There is a railway track in India between the cities of Hassan and Mangalore. It is a very special track. In a distance of 36 kilometers, there are over 300 bridges and 100 tunnels -- many tunnels stretch over two kilometers. When we walk through the tunnel, it is pitch dark, but we will walk on the railway track without using our flashlights. "Dark" means it is absolutely dark, to the point where you cannot even see your own hand, and after some time, you don't know whether your eyes are open or closed. Bats will be flying by, but they never hit you because they don't rely upon light (they rely upon sound), but they move so close you can feel their wings. And after some time, if you just keep walking in darkness, something very wonderful will happen to you. Once you get used to it, you don't know whether your eyes are open or closed. It is just the same; it is just absolutely the same. And suddenly, you become so aware, so beautifully aware, simply because you have lost the perception of light.
If there is not even an iota of light, the outside world completely evaporates from your perception. This makes you very much aware of what you are. The individual life becomes so dominant because the outside has completely disappeared. But people will not sit quietly in darkness because they want some perception that they are still there. So whenever there is darkness, people try to whistle, talk or sing. But in darkness, if you sit for long enough, then you will start wondering whether existence is really there or not.
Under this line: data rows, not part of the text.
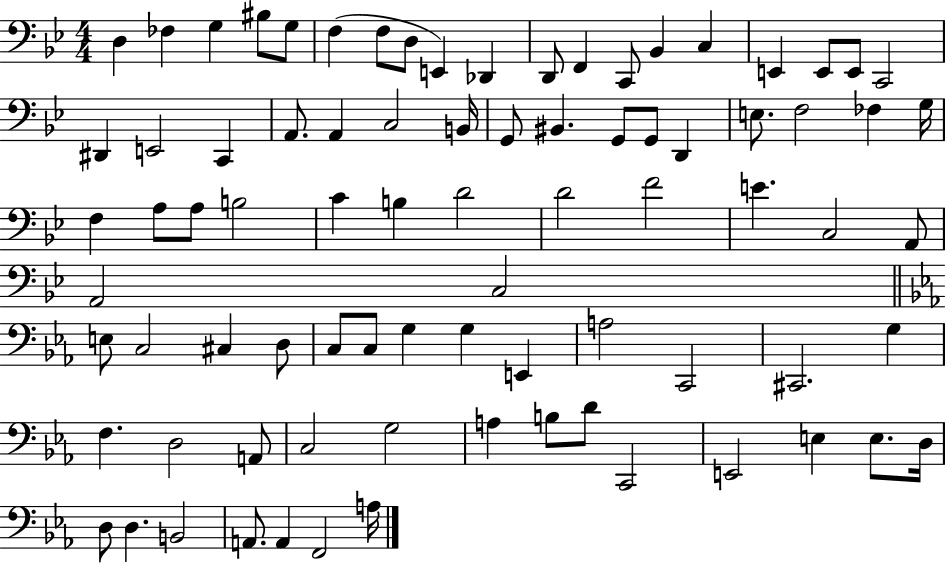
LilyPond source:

{
  \clef bass
  \numericTimeSignature
  \time 4/4
  \key bes \major
  d4 fes4 g4 bis8 g8 | f4( f8 d8 e,4) des,4 | d,8 f,4 c,8 bes,4 c4 | e,4 e,8 e,8 c,2 | \break dis,4 e,2 c,4 | a,8. a,4 c2 b,16 | g,8 bis,4. g,8 g,8 d,4 | e8. f2 fes4 g16 | \break f4 a8 a8 b2 | c'4 b4 d'2 | d'2 f'2 | e'4. c2 a,8 | \break a,2 c2 | \bar "||" \break \key ees \major e8 c2 cis4 d8 | c8 c8 g4 g4 e,4 | a2 c,2 | cis,2. g4 | \break f4. d2 a,8 | c2 g2 | a4 b8 d'8 c,2 | e,2 e4 e8. d16 | \break d8 d4. b,2 | a,8. a,4 f,2 a16 | \bar "|."
}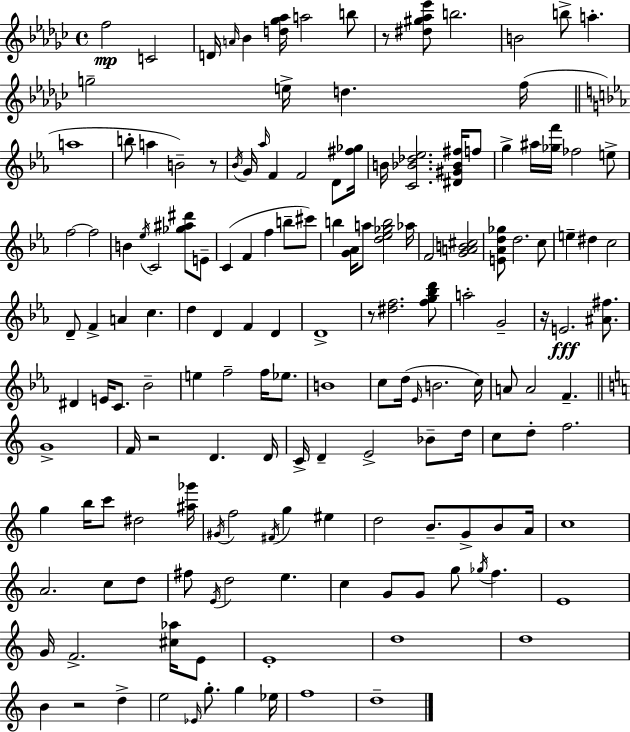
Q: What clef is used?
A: treble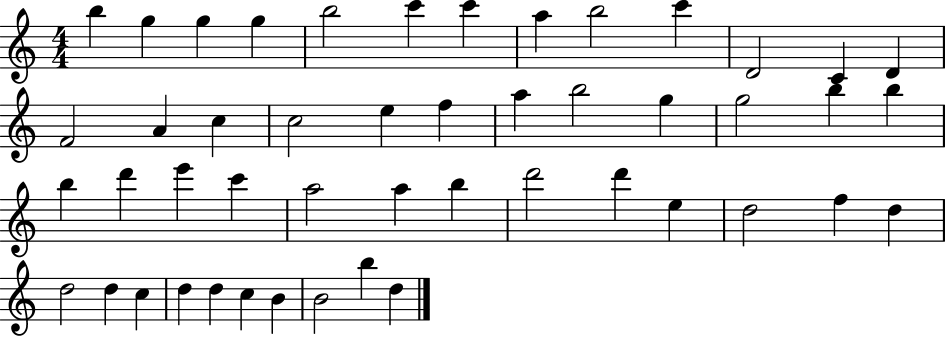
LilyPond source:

{
  \clef treble
  \numericTimeSignature
  \time 4/4
  \key c \major
  b''4 g''4 g''4 g''4 | b''2 c'''4 c'''4 | a''4 b''2 c'''4 | d'2 c'4 d'4 | \break f'2 a'4 c''4 | c''2 e''4 f''4 | a''4 b''2 g''4 | g''2 b''4 b''4 | \break b''4 d'''4 e'''4 c'''4 | a''2 a''4 b''4 | d'''2 d'''4 e''4 | d''2 f''4 d''4 | \break d''2 d''4 c''4 | d''4 d''4 c''4 b'4 | b'2 b''4 d''4 | \bar "|."
}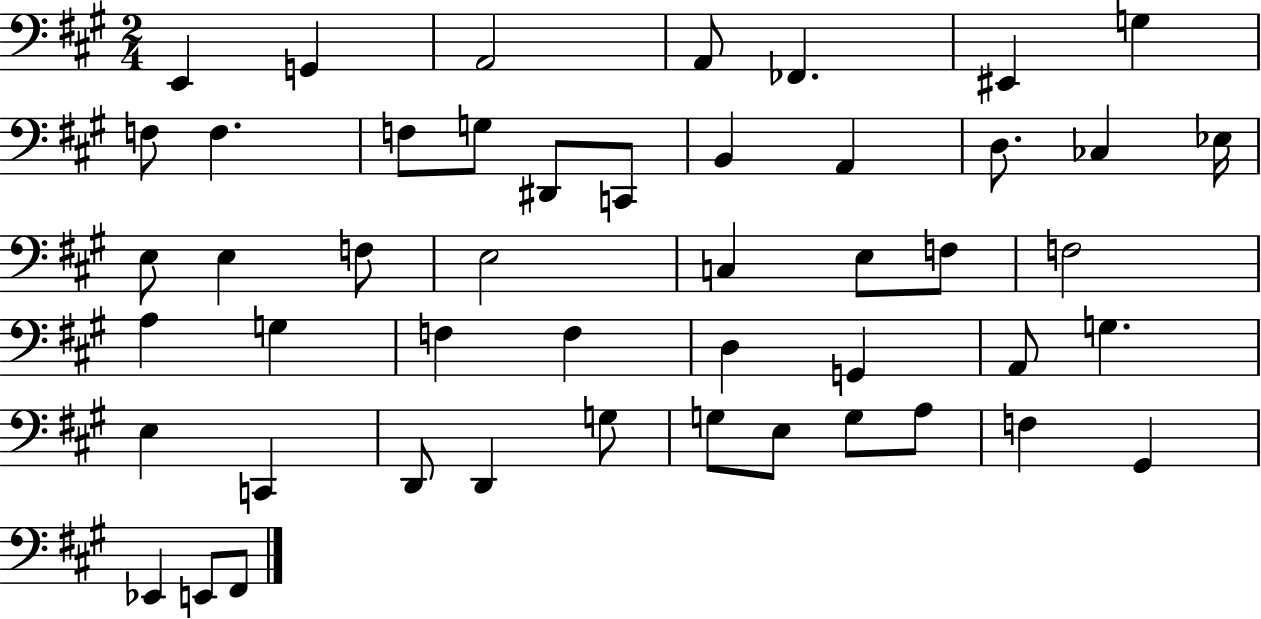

One of the biggest distractions in life is light. For your survival, light is extremely important, but to look beyond survival, it is a distraction. When the sun is out, you miss all the stars in the sky. Many of these stars are a thousand times bigger than the sun, but the stars get completely lost to your vision simply because the sun is flooding you with light. In the evening, when the sun goes down, you can see the stars in the sky, but in the morning, what is in the sky? It is just clear. Do you see the deception? One has always believed that light means seeing, but one sees more in darkness than in light. This is a distortion of perception.
The whole system of yoga is dedicated to enhancing one's perception, as only what you perceive is real for you. The rest is just imagination or hallucination. The very nature of light is such that it will limit your perception to the physicality of existence. It is only when you are not blinded by light that one can perceive and experience the unity of existence beyond the separateness of the physicality. Hence, human beings have a natural attraction to those aspects of life which obliterate the physical boundaries and cause a sense of union, during twilight or darkness -- essentially, in the absence of blinding light. 

If someone says "I love you" at high noon, you probably wouldn't buy it. But if they say it either at twilight, moonlight or starlight, when darkness is advancing upon the day, you could easily fall for it. Naturally, the absence of light or reduced light becomes a conducive atmosphere for anything that seeks to unite life beyond the boundaries of the physical. And hence, whether it is in love, contemplation, prayer or meditation, there is a natural tendency to close one's eyes. Closing your eyes is a simple privilege that you have to shut out blinding light when it seems like an intrusion.
In the womb, you were incubated in darkness; the tomb is of course darkness. Or in other words, the beginning was darkness and the ultimate is darkness. Light is only an in-between happening. It is in the lap of darkness that all creation blossomed.